More life. We trip someone by accident, make a small joke, they don’t laugh and then the stock market crashes.

When I found the woman who found the playground she said, “Thank you so much! I saw it out of the corner of my eye.”

I thought it was inevitable.

I thought I’d end up running to get away from misleading her. But her smile proved me wrong.

The inevitable is unpredictable. The myths of the future lead to the regrets of today.

We don’t know what will be successful or who will come up with the right ideas to accompany these new innovations.

But we can learn how to adapt. And where to experiment.

Keep reading to learn Kevin Kelly’s prediction on who will benefit and profit in the future. It could be you. But only if you follow this one rule.

Or listen to my interview with Kevin Kelly to hear 5 ways to be on the right side of the future and:

    • Kevin Kelly’s techniques to predicting the future – [4:39]
    • How to discover where there’s “a need” for innovation [16:16]
    • Kevin Kelly’s predictions for 100 years from now… and 1,000 years from now [26:08]
    • Learn how to create a business built around the latest innovations [47:00]
    • Find out the next biggest platform [52:50]
    • “One of the most valuable things you could do today…” [1:02:43]
    • Plus my latest advice for getting 7 streams of income (click here to get a sneak peak)   [1:05:05]

“Embrace the future”

I’ve mistakenly thought love was about getting someone else to see the world how you see it.
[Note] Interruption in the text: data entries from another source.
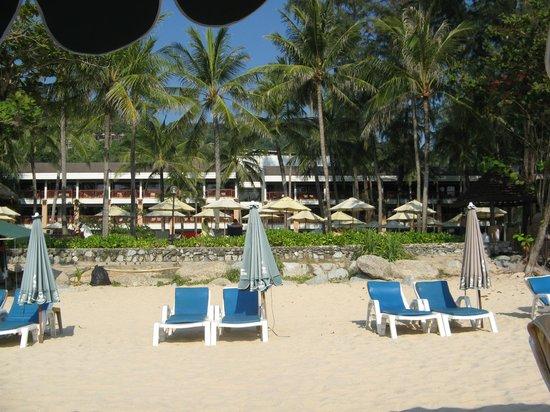 Katathani Phuket Beach Resort: Thani Wing Haus mit Pool und Garten, Begrenzung zum Strand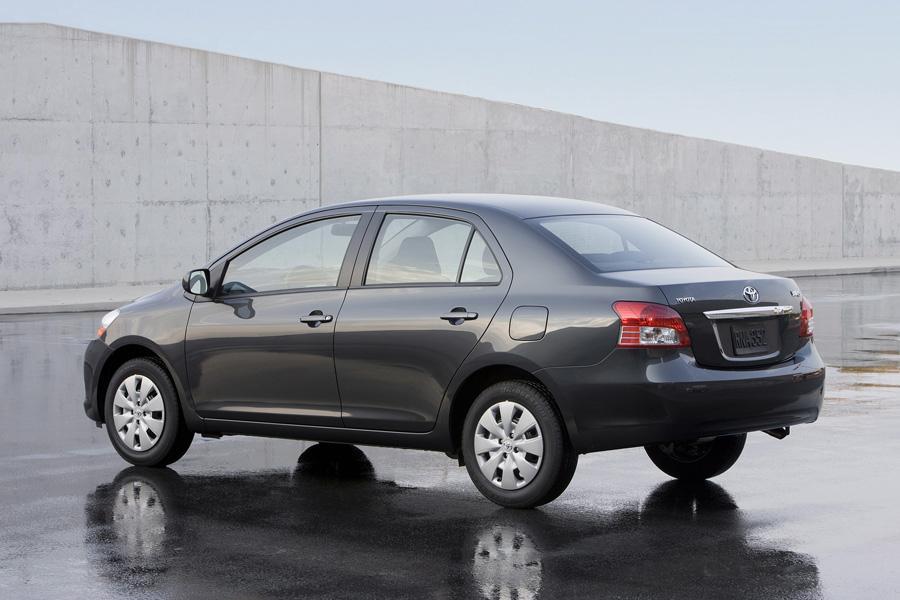 2010 Toyota Yaris Photo 6 of 19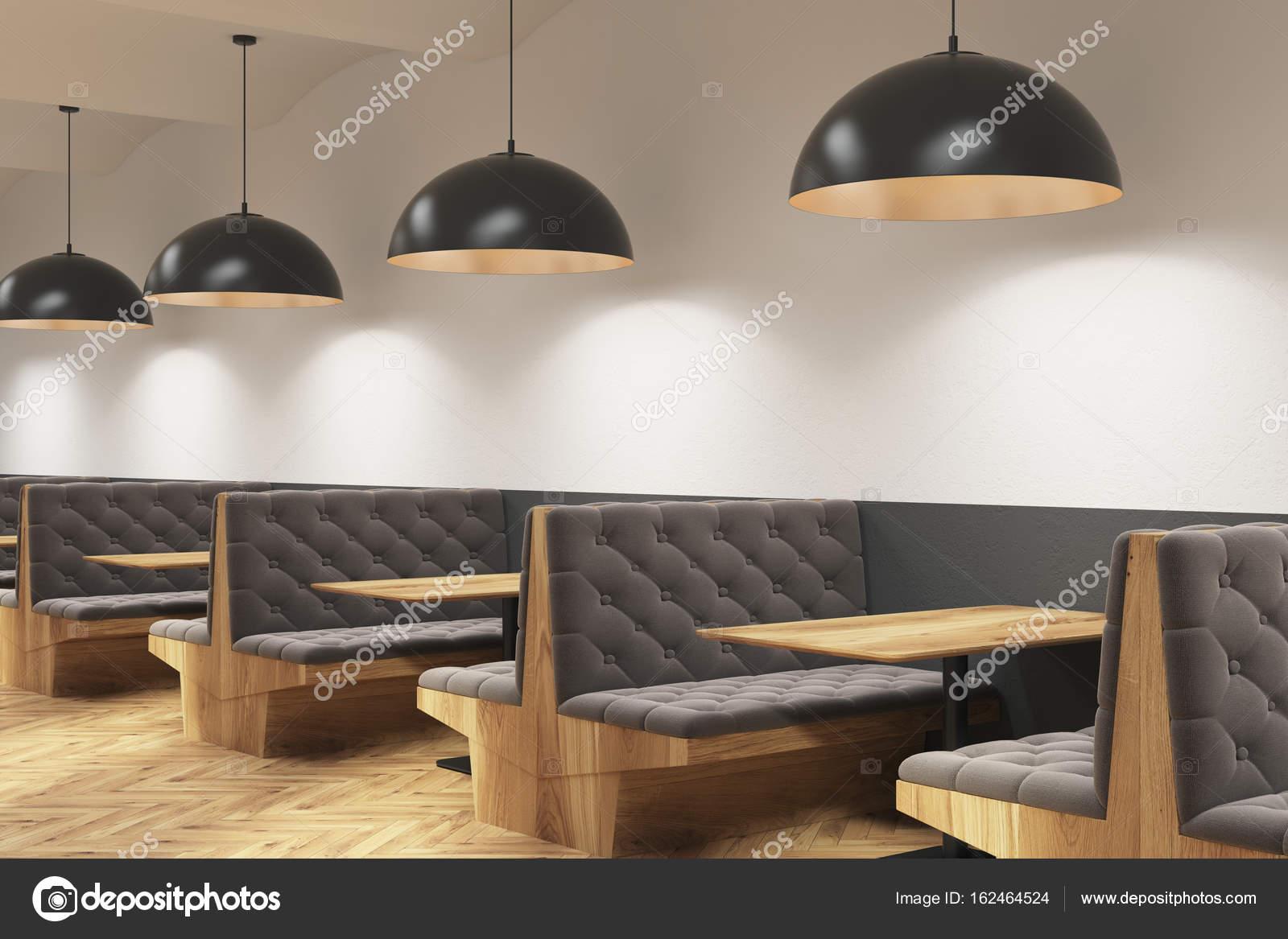 grijze caf interieur met banken en lampen stockfoto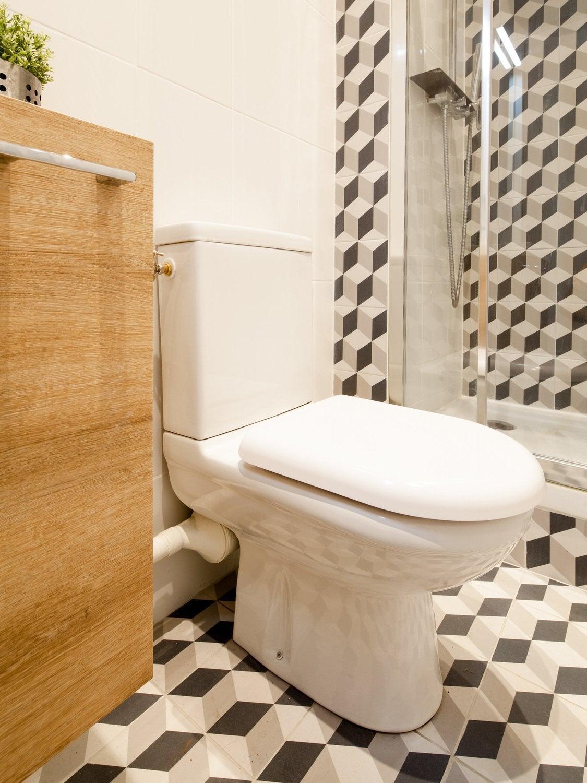 Un WC Stylé Avec Du Carrelage à Motifs Noir Et Blanc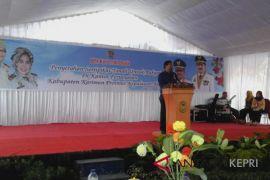 Gubernur Kepri serahkan 256 sertifikat tanah Karimun
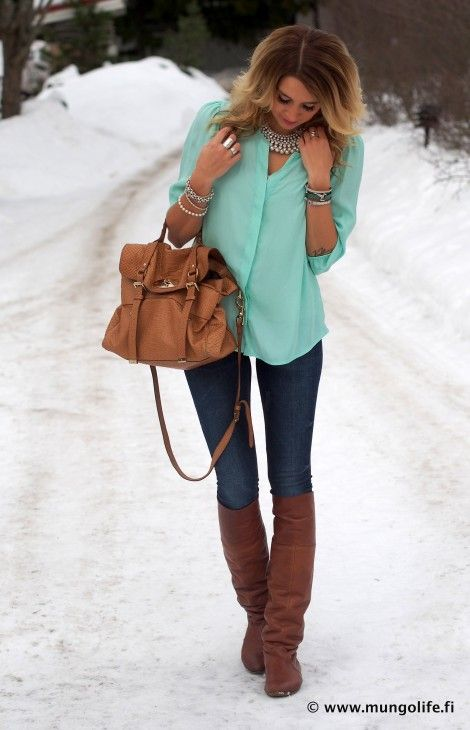 dark skinny jean, brown leather boots and bag, aqua blouse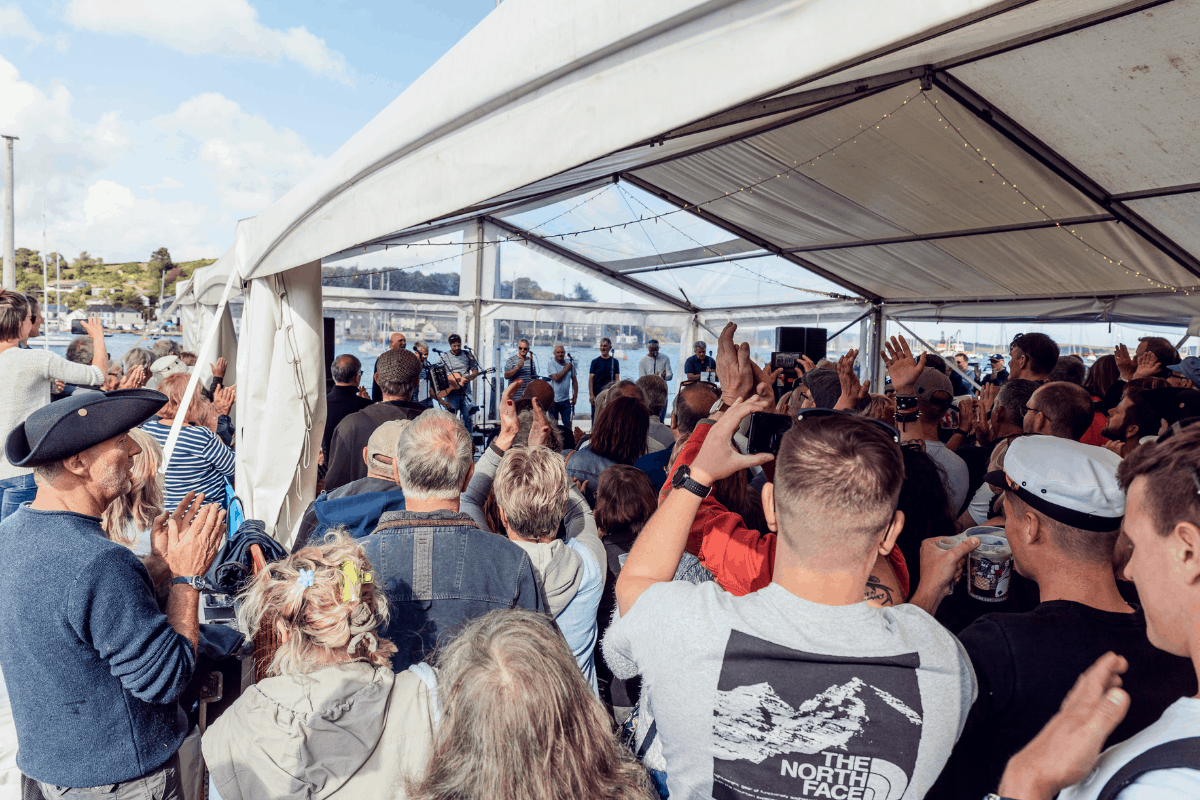 the-working-boat-pub-falmouth-sea-shanty-festival-2019-highlights-cornwall-40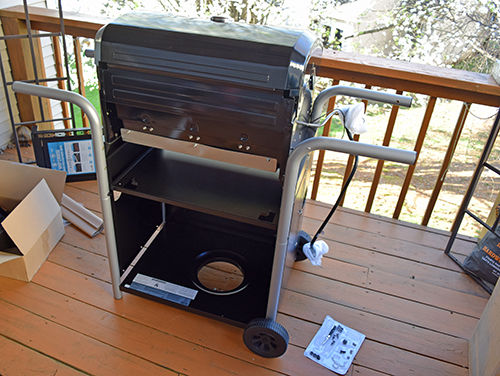 Char-Broil gas to charcoal hybrid grill assembled in less than one hour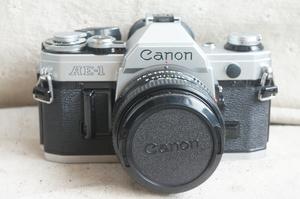 98 new American Canon AE-1 + 50 1.8 bộ của túi máy ảnh phim Shun Feng để gửi pin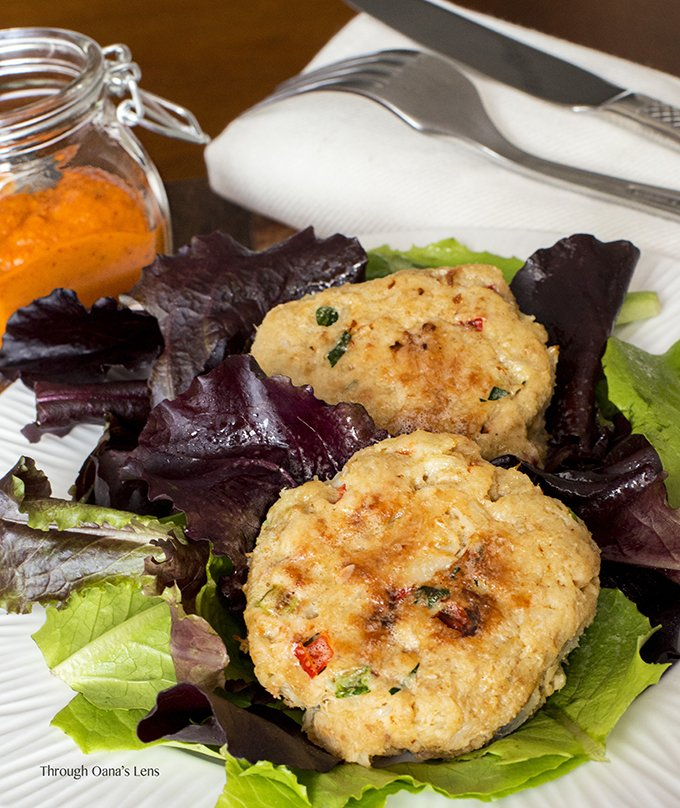 Baked Crab Cakes with Red Pepper Chipotle Sauce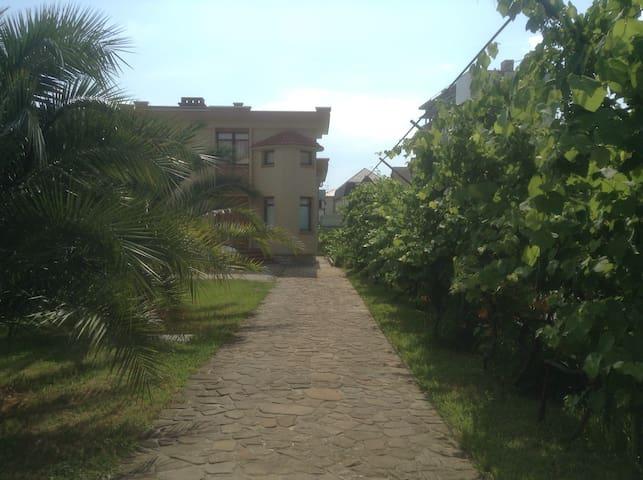 2-х э. дом с сауной и бассейном. - Sochi - Casa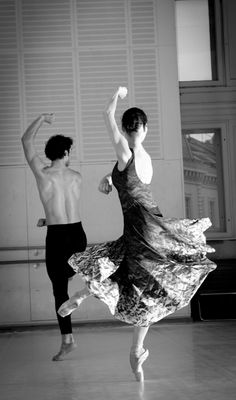 "Spain Art & Architecture Flamenco Ballet posted by ""la Griega"" Let ́s Dance, Love Dance, Shall We Dance, Dance Art, Mikhail Baryshnikov, Dancing In The Dark, Zumba, Dance Like No One Is Watching, Dance Movement"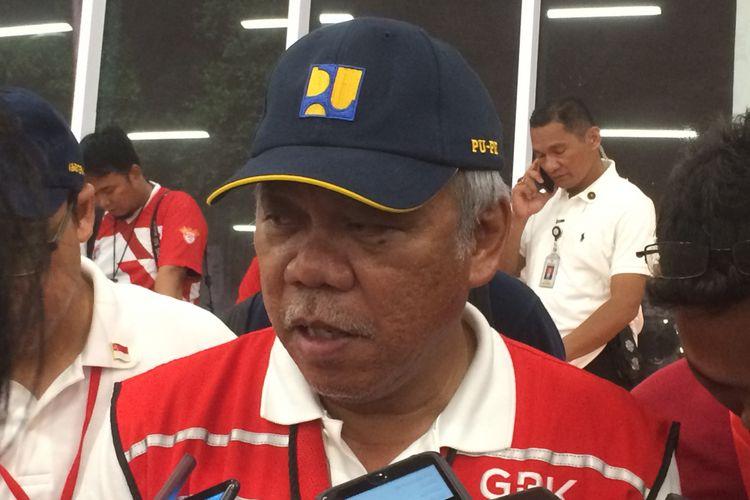 Menteri Pekerjaan Umum dan Perumahan Rakyat (PUPR) Basuki Hadimuljono usai peresmian Stadion Utama GBK di Jakarta, Minggu (13/1/2018).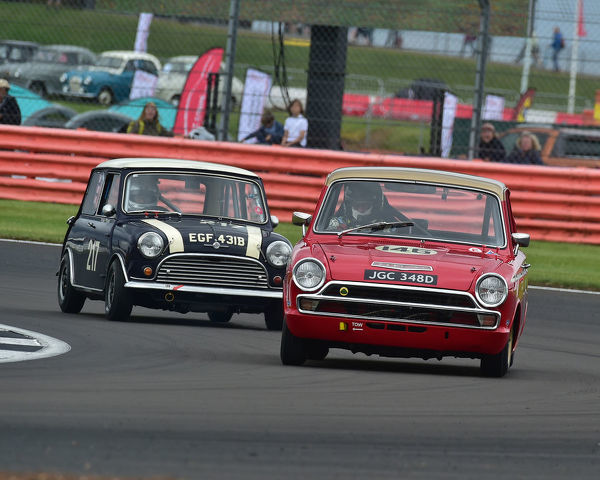 CM29 1571 Henry Mann, Desmond Smail, Ford Lotus Cortina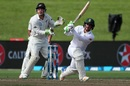 Quinton de Kock slog sweeps powerfully, New Zealand v South Africa, 3rd Test, Hamilton, 2nd day, March 26, 2017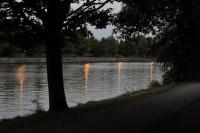 C'est d'un banc près du canal, face au port fluvial, que la mère aurait jeté son enfant dans l'eau.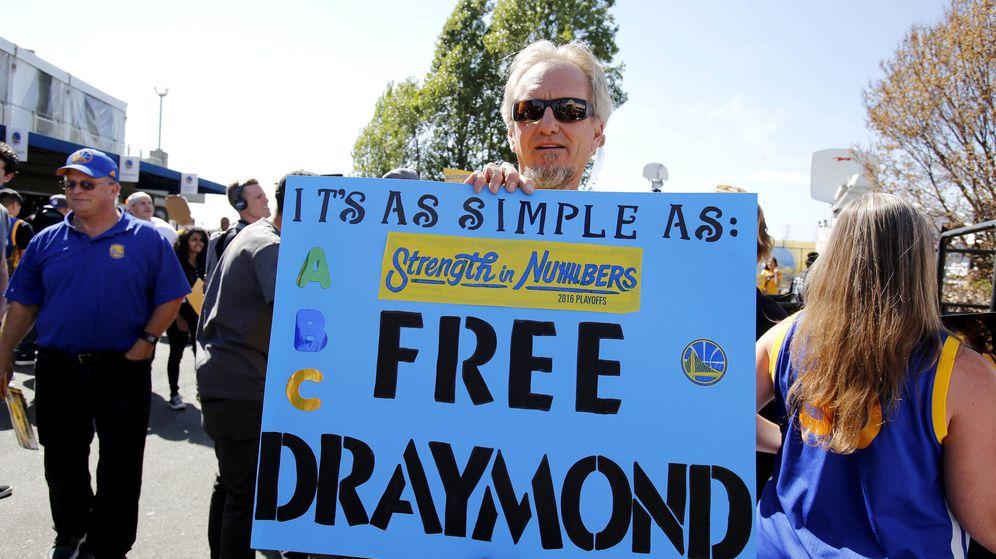 Foto: un aficionado protesta contra la sanción a Green (Kelley L Cox/USA TODAY Sports)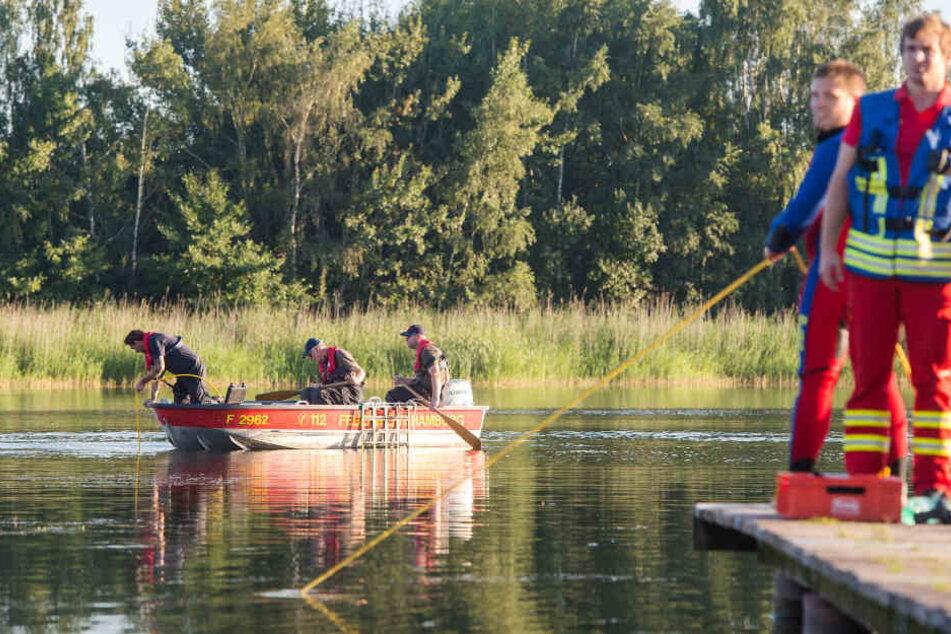 Feuerwehrleute untersuchen ein Gewässer nach Hinweisen. (Symbolfoto)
I’ve mistakenly thought a lot of things.

And with each mistake, I find something new. Some unresearched, inner dwelling of wisdom I didn’t know was there.

In hindsight, every Uber is a missed investment and every Shark Tank idea is something you should’ve thought of.

Then you’d be a billionaire.

I don’t have to manipulate love. Or the future. I only need to hold space for the person I love or the moment I’m in to be themselves.

There’s one rule Kevin Kelly leaves us with in our interview. And it’s wandered through me ever since we spoke a few months ago.

“Embrace things rather than try and fight them. Work with things rather than try and run from them or prohibit them,” he said.

“It’s by use [that] we figure out what things are good for. Edison, who invented the phonograph, had no idea what a phonograph was going to be good for. He made a list of ideas, and his first idea was that it would be used to record the last words of the dead. That was his first idea.”

The desired outcome didn’t happen. Edison’s invention became something other than his original idea. But he embraced that, too.

Maybe, if I embrace what I could never see coming…

Then I won’t mistakenly give to receive, work to get rich, or hold a door to hear “thank you.”

I’ll embrace everything.

Including the space between today and tomorrow.